In particolare, a Maratea, in alcune aziende che producono calcestruzzo, sono state rilevate la mancanza della segnaletica prevista e della documentazione comprovante la pulizia e la sanificazione degli ambienti di lavoro, degli automezzi aziendali e degli spazi comuni per la consumazione dei pasti, con la conseguente chiusura temporanea dell’attività.

A Valsinni e Rotondella, rispettivamente, in un allevamento e in una ditta che realizza impianti elettrici, idrici e termici, è stata riscontrata la presenza di un lavoratore in “nero”, la mancata predisposizione del documento di valutazione dei rischi nonché l’assenza di misure per consentire il distanziamento all’interno degli spogliatoi.

A Stigliano e Salandra sono stati controllati alcuni cantieri edili in cui è stata accertata la mancata sanificazione dei locali spogliatoio e distribuzione ai lavoratori dipendenti di DPI monouso, oltre che, in un caso, verificato violazioni in materia di igiene e sicurezza sui luoghi di lavoro.

A Lagonegro, in due centri per la ristorazione collettiva, il datore di lavoro non aveva informato adeguatamente i propri dipendenti sulle procedure da adottare per contrastare la diffusione del virus e non aveva sanificato gli ambienti.

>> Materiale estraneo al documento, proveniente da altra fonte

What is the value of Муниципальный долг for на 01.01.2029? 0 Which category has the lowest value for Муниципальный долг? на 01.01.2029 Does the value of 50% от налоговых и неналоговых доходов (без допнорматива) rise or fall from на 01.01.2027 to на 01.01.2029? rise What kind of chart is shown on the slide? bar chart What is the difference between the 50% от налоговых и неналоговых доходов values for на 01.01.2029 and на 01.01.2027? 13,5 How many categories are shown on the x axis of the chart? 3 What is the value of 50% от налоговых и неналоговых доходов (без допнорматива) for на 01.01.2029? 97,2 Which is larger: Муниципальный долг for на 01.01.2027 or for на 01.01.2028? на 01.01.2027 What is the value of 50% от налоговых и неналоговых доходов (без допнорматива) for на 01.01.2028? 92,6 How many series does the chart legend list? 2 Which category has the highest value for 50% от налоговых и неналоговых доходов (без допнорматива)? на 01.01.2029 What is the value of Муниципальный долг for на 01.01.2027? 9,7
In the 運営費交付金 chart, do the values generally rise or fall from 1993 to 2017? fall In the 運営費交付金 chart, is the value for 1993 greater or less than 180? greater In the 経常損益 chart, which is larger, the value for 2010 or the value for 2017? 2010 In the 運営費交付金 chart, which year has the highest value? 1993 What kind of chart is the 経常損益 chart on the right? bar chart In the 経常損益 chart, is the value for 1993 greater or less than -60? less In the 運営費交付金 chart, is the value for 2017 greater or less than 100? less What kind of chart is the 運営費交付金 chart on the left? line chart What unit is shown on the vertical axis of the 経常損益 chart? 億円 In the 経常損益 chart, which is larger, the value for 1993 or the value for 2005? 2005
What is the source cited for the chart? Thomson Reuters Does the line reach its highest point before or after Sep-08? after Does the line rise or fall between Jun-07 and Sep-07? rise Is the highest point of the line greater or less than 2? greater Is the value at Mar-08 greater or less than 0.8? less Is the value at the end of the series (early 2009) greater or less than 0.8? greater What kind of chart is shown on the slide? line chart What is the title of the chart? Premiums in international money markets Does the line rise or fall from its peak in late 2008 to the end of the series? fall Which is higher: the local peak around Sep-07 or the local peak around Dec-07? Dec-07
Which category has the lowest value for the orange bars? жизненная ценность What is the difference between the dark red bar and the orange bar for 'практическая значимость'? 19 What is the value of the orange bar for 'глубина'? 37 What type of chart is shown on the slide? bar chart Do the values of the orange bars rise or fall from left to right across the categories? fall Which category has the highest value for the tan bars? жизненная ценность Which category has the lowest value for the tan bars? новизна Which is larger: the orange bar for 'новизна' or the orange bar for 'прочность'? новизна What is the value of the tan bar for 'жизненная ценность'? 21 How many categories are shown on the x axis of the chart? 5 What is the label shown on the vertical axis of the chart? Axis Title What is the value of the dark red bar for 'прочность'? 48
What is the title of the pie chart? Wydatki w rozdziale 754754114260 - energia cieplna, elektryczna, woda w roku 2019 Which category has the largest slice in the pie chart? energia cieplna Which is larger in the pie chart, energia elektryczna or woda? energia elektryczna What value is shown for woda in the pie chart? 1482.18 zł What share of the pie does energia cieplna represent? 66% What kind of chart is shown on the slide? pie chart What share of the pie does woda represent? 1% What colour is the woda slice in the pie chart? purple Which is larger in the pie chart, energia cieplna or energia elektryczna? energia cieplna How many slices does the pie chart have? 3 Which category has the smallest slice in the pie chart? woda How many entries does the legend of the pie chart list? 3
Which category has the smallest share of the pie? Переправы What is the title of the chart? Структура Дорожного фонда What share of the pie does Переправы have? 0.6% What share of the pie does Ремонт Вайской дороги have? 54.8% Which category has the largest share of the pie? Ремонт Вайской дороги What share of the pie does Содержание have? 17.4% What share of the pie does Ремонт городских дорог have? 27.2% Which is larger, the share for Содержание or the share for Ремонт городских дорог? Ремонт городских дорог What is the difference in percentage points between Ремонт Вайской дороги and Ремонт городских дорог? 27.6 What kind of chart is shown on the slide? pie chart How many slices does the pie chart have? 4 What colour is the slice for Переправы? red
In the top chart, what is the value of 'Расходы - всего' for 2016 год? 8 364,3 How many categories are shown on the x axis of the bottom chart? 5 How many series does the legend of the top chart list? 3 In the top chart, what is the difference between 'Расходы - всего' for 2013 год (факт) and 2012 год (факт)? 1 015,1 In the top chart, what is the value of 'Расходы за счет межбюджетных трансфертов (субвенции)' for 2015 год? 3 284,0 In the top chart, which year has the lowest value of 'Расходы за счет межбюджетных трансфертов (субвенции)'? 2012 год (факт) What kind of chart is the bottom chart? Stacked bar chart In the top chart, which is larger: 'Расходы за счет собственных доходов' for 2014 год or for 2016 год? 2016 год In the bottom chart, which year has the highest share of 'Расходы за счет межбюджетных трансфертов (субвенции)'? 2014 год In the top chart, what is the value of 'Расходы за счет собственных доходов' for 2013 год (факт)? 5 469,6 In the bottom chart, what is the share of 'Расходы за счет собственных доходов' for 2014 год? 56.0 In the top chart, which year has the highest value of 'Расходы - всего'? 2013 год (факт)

A Montescaglioso il gruppo ispettivo ha controllato due supermercati, appurando la mancanza del regolamento sulle misure da adottare per il contrasto al virus e la presenza di due lavoratori irregolari, condizioni che hanno determinato la sospensione temporanea di entrambe le attività.

A Potenza, in aziende del settore cartiero, carpenteria metallica ed edile, sono state contestate infrazioni relative alla mancata sanificazione degli ambienti, la mancata nomina del medico competente e la mancata fornitura di DPI ai lavoratori dipendenti.

A Tito, in un’azienda di telecomunicazioni, il datore di lavoro non aveva provveduto al controllo periodico sull’efficienza dei sistemi antincendio.

Ancora, a Matera e Grassano, in un’azienda informatica, la mancata informazione dei lavoratori dipendenti sulle misure da adottare per evitare il contagio mentre, in due panifici, la presenza di un lavoratore irregolare.

A Genzano di Lucania, presso una ditta di produzione di infissi, sono state appurate la mancata organizzazione degli spogliatoi e l’assenza delle procedure di ingresso, transito ed uscita dall’azienda.

Così pure, infine, a Tricarico, in due aziende, sono state riscontrate la carenza delle condizioni igieniche dei bagni ed a Marconia di Pisticci, in un supermercato, i datori di lavoro non avevano informato i dipendenti sulle misure da adottare per evitare il contagio e non avevano previsto la sanificazione dei locali.